Instruction:
Type out every line below exactly as it reads.

Input:

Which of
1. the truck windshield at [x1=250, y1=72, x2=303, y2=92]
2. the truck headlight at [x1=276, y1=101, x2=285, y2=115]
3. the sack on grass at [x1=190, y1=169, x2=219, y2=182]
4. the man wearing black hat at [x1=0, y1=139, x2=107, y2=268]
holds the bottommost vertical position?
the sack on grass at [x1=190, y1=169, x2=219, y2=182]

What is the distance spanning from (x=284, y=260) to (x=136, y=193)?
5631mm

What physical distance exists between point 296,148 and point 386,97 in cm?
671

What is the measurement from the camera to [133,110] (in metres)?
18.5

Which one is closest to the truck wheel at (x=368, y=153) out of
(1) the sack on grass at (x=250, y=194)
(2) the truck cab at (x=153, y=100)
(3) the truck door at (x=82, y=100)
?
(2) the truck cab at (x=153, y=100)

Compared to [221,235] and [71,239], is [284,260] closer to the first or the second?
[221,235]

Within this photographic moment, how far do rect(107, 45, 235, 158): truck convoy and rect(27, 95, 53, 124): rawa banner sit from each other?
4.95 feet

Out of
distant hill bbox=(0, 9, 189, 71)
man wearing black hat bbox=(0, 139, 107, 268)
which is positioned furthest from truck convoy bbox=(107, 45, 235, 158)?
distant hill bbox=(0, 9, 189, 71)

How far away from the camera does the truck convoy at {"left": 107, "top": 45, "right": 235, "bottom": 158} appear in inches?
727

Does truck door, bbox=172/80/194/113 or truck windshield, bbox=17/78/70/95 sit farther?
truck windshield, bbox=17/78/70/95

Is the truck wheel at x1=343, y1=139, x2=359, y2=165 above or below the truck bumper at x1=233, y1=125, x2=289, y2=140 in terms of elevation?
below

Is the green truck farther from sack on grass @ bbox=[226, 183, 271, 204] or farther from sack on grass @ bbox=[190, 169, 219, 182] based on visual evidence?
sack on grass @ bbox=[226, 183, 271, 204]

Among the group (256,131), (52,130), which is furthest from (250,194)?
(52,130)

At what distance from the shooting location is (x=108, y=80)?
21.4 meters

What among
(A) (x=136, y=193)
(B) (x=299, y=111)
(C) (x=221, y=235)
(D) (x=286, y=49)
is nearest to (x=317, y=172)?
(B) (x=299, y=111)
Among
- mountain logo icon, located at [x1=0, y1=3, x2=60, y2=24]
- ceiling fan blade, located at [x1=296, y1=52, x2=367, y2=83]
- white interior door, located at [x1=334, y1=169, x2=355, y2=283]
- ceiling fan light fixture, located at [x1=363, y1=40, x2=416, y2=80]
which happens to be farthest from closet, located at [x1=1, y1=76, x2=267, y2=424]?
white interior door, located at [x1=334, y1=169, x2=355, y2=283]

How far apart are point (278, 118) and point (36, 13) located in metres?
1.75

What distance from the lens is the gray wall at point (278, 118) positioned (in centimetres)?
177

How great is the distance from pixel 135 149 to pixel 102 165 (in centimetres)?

Solution to this problem:
Which of
1. the truck windshield at [x1=250, y1=72, x2=303, y2=92]
2. the truck headlight at [x1=276, y1=101, x2=285, y2=115]
3. the sack on grass at [x1=190, y1=169, x2=219, y2=182]
4. the man wearing black hat at [x1=0, y1=139, x2=107, y2=268]
holds the bottommost vertical position?
the sack on grass at [x1=190, y1=169, x2=219, y2=182]

What is the distance spanning from (x=284, y=260) to (x=136, y=193)?
5631mm

What physical distance exists between point 296,148 and point 386,97 in cm?
671

What is the measurement from the camera to [133,110] (in metres)?
18.5

Which one is closest to the truck wheel at (x=368, y=153) out of
(1) the sack on grass at (x=250, y=194)
(2) the truck cab at (x=153, y=100)
(3) the truck door at (x=82, y=100)
?
(2) the truck cab at (x=153, y=100)

Compared to [221,235] and [71,239], is [284,260] closer to the first or the second?
[221,235]

Within this photographic moment, how far do rect(107, 45, 235, 158): truck convoy and rect(27, 95, 53, 124): rawa banner sit from each other?
4.95 feet

Out of
distant hill bbox=(0, 9, 189, 71)
man wearing black hat bbox=(0, 139, 107, 268)
which is positioned furthest from truck convoy bbox=(107, 45, 235, 158)?
distant hill bbox=(0, 9, 189, 71)

How far away from the camera does the truck convoy at {"left": 107, "top": 45, "right": 235, "bottom": 158} appear in inches?
727

Does truck door, bbox=172/80/194/113 or truck windshield, bbox=17/78/70/95 sit farther?
truck windshield, bbox=17/78/70/95

Is the truck wheel at x1=343, y1=139, x2=359, y2=165 above or below the truck bumper at x1=233, y1=125, x2=289, y2=140 in terms of elevation?
below

Is the green truck farther from sack on grass @ bbox=[226, 183, 271, 204] or farther from sack on grass @ bbox=[190, 169, 219, 182] based on visual evidence?
sack on grass @ bbox=[226, 183, 271, 204]

Among the group (256,131), (52,130), which is furthest from (250,194)?
(52,130)

At what distance from the shooting location is (x=108, y=80)?
21.4 meters

What among
(A) (x=136, y=193)
(B) (x=299, y=111)
(C) (x=221, y=235)
(D) (x=286, y=49)
is nearest to (x=317, y=172)?
(B) (x=299, y=111)
Among
- mountain logo icon, located at [x1=0, y1=3, x2=60, y2=24]
- ceiling fan blade, located at [x1=296, y1=52, x2=367, y2=83]
- white interior door, located at [x1=334, y1=169, x2=355, y2=283]
- ceiling fan light fixture, located at [x1=363, y1=40, x2=416, y2=80]
which happens to be farthest from closet, located at [x1=1, y1=76, x2=267, y2=424]?
white interior door, located at [x1=334, y1=169, x2=355, y2=283]

How far apart are point (278, 118) and point (36, 13) located in metres?
1.75

What distance from the lens is the gray wall at point (278, 118) positioned (in centimetres)?
177

How great is the distance from pixel 135 149 to pixel 102 165 (in centimetres)?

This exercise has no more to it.